Genetic tests are available today for more than 1000 diseases and counting. Individuals can use genetic testing to better identify and manage their risk of developing specific medical conditions before those conditions manifest themselves. For better or worse, such information may also have value to employers desiring to know whether an employee (or candidate) may be genetically inclined to ailments like carpel-tunnel syndrome or long-term illness from exposure to workplace toxins. However, given the fact that 84% of Americans mistrust their employers when it comes to having access to their genetic information, the data are not easy to use.
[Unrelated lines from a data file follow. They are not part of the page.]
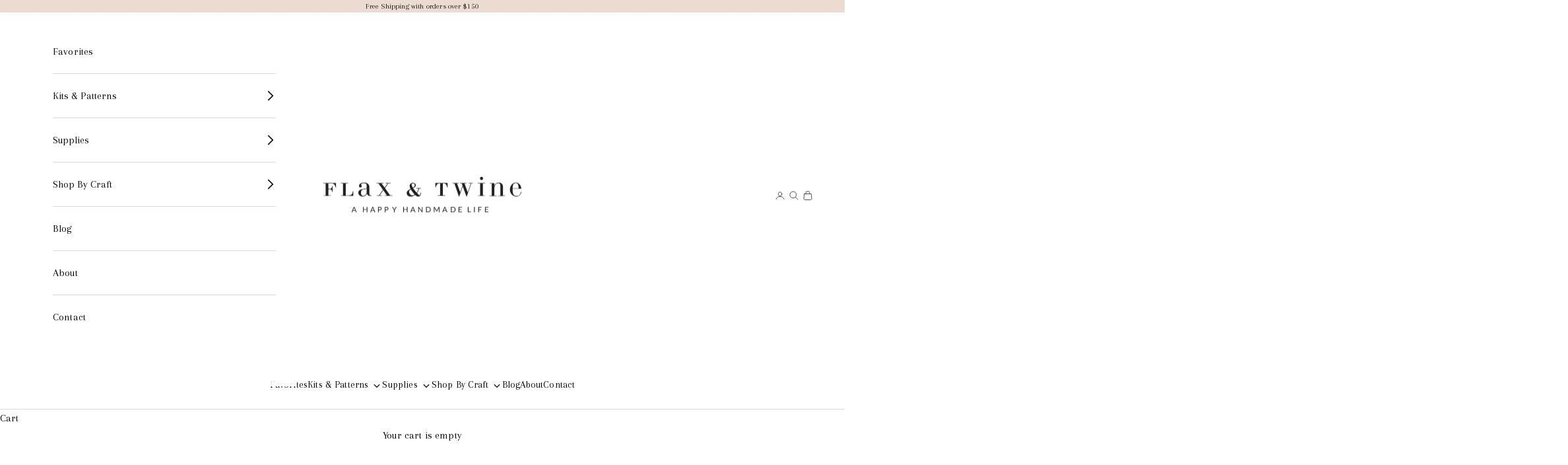

--- FILE ---
content_type: text/css
request_url: https://flaxandtwine.com/cdn/shop/t/13/assets/custom.css?v=71444411464958524861702537964
body_size: 539
content:
:root{--text-h6: 16px}.smallcaps{font-family:var(--heading-font-family);text-transform:uppercase}h5{font-size:15px!important}.product-card .h6{font-size:15px;font-weight:300}.text-subdued,.link-faded{color:rgb(var(--text-color) / 1)}.blog-post-card a.overflow-hidden{aspect-ratio:3 / 4;position:relative}.blog-post-card__image{object-fit:cover;max-width:100%;max-height:100%;display:block;position:absolute;overflow:hidden;min-height:100%}.content-over-media>:not(img,video,iframe,svg,video-media,picture){max-width:100%;width:100%;height:40%;display:grid;place-content:center;background-color:#ffffffbf;padding:0 10px}.jdgm-rev-widg .jdgm-star,.jdgm-revs-tab .jdgm-star,.jdgm-all-reviews .jdgm-star,.jdgm-gallery-popup .jdgm-star,.jdgm-preview-badge .jdgm-star{color:#d3b4a6!important}.jdgm-histogram__bar-content,.jdgm-rev[data-verified-buyer=true] .jdgm-rev__icon.jdgm-rev__icon:after,.jdgm-rev__buyer-badge.jdgm-rev__buyer-badge{background-color:#d3b4a6!important}.jdgm-btn--border{border-color:#ecdbd1!important;color:#1c1c1c!important;text-transform:uppercase;font-family:var(--heading-font-family);letter-spacing:var(--button-letter-spacing);font-weight:300!important}.jdgm-btn--solid,input[type=submit].jdgm-btn--solid,.jdgm-write-rev-link.jdgm-write-rev-link{background:#ecdbd1!important;border-color:#ecdbd1!important;color:#1c1c1c!important;text-transform:uppercase;font-family:var(--heading-font-family);letter-spacing:var(--button-letter-spacing);font-weight:300!important}.jdgm-rev__author,.jdgm-rev__icon:before{color:#000!important}.jdgm-rev-widg .jdgm-star,.jdgm-revs-tab .jdgm-star,.jdgm-all-reviews .jdgm-star,.jdgm-gallery-popup .jdgm-star{color:#d3b4a6!important}.jdgm-rev-widg.jdgm-rev-widg{font-family:var(--heading-font-family)}.jdgm-form .jdgm-sort-dropdown,.jdgm-sort-dropdown-wrapper .jdgm-sort-dropdown,.jdgm-sort-dropdown-wrapper .jdgm-sort-dropdown-arrow{color:#1c1c1c!important}.jdgm-form input[type=text]:focus,.jdgm-form input[type=text]:focus-visible,.jdgm-form input[type=email]:focus,.jdgm-form input[type=email]:focus-visible,.jdgm-form input[type=url]:focus,.jdgm-form input[type=url]:focus-visible,.jdgm-form textarea:focus,.jdgm-form textarea:focus-visible{border-color:#1c1c1c!important}.jdgm-rev-widg__title{font-size:24.2px;text-transform:uppercase;font-weight:300;font-family:var(--heading-font-family);letter-spacing:var(--heading-letter-spacing)}.cart-gift{border-bottom:1px solid rgb(var(--border-color));padding-bottom:15px}.cart-attribute__field{display:block;width:100%}.cart-attribute__field textarea{display:block;width:100%;height:100px;resize:none}#add-gift-note{float:left;position:relative;display:inline-block;top:6px;margin-right:10px}#gift-note{display:none}#add-gift-note:checked~#gift-note{display:block}.collection-card .h3{color:#292929;font-size:17px}.shopify-section--main-list-collections .content-over-media{max-width:100%;min-height:initial;aspect-ratio:3 / 4}.article .custom-collection-wrapper{display:block;background:#ecdbd1;padding:1.9rem 1.6rem;margin-top:2.2rem;margin-bottom:2.5rem;background-image:url(/cdn/shop/files/bg.svg?v=1702314026);background-size:100%;background-position:50% 50%}.article .custom-collection-wrapper .custom-collection-container{display:flex;align-items:center}.article .custom-collection-wrapper .custom-collection-container .text-container{text-align:center;padding:0 15px}.article .custom-collection-wrapper .custom-collection-container .text-container img{margin-bottom:.5rem}.article .custom-collection-wrapper .custom-collection-container .text-container p{font-family:Arapey;font-size:23px;line-height:130%;max-width:18rem;margin-left:auto;margin-right:auto}.article .custom-collection-wrapper .custom-collection-container .text-container a.button{padding:.65rem 2.4rem;margin-top:1.8rem}.article .custom-collection-wrapper .custom-collection-container .image-container{margin:0}.article .custom-collection-wrapper .custom-collection-container .image-container img{width:100%}@media screen and (min-width: 700px){.article .custom-collection-wrapper .custom-collection-container .text-container{width:57%}.article .custom-collection-wrapper .custom-collection-container .image-container{width:43%}}@media screen and (max-width: 740px){.article .custom-collection-wrapper .custom-collection-container{flex-direction:column-reverse}.article .custom-collection-wrapper .custom-collection-container .text-container{padding:0}.article .custom-collection-wrapper .custom-collection-container .image-container{width:100%;text-align:center;padding-bottom:1rem}.article .custom-collection-wrapper .custom-collection-container .image-container img{max-width:20rem}}cart-drawer{z-index:99999999999!important}cart-drawer button[name=checkout]{font-size:12px;padding-left:5px;padding-right:5px;column-gap:5px}.cart-drawer__button-price:before{margin-inline-end:10px}
/*# sourceMappingURL=/cdn/shop/t/13/assets/custom.css.map?v=71444411464958524861702537964 */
To be sure, the controversy over genetic screening in the workplace is palpable and raises questions such as: Can (or should) genetic information be used in making employment decisions? What qualifies as sensitive “genetic information”? With what level of care must an employer handle genetic information already in its possession? 

While state law may resolve one or more of these questions in nearly 40 states, no federal legislation exists on the topic. That is likely to change soon. In April, the House passed the Genetic Information Nondiscrimination Act (“GINA”) of 2007 (H.R. 493) by a vote of 420-3, and the Senate is nearly certain to follow suit on its companion legislation (S. 358). With President Bush having already endorsed GINA, the debate is turning to what day-to-day effects GINA would have on the workplace. As it stands, GINA would: (1) prohibit employers from purposely acquiring genetic information about employees; (2) prohibit employers from making employment decisions based on an employee’s genetic information or use of genetic testing services; and (3) compel employers to treat genetic information in their possession as “health information” under HIPAA and the rules governing “confidential medical records” under the ADA.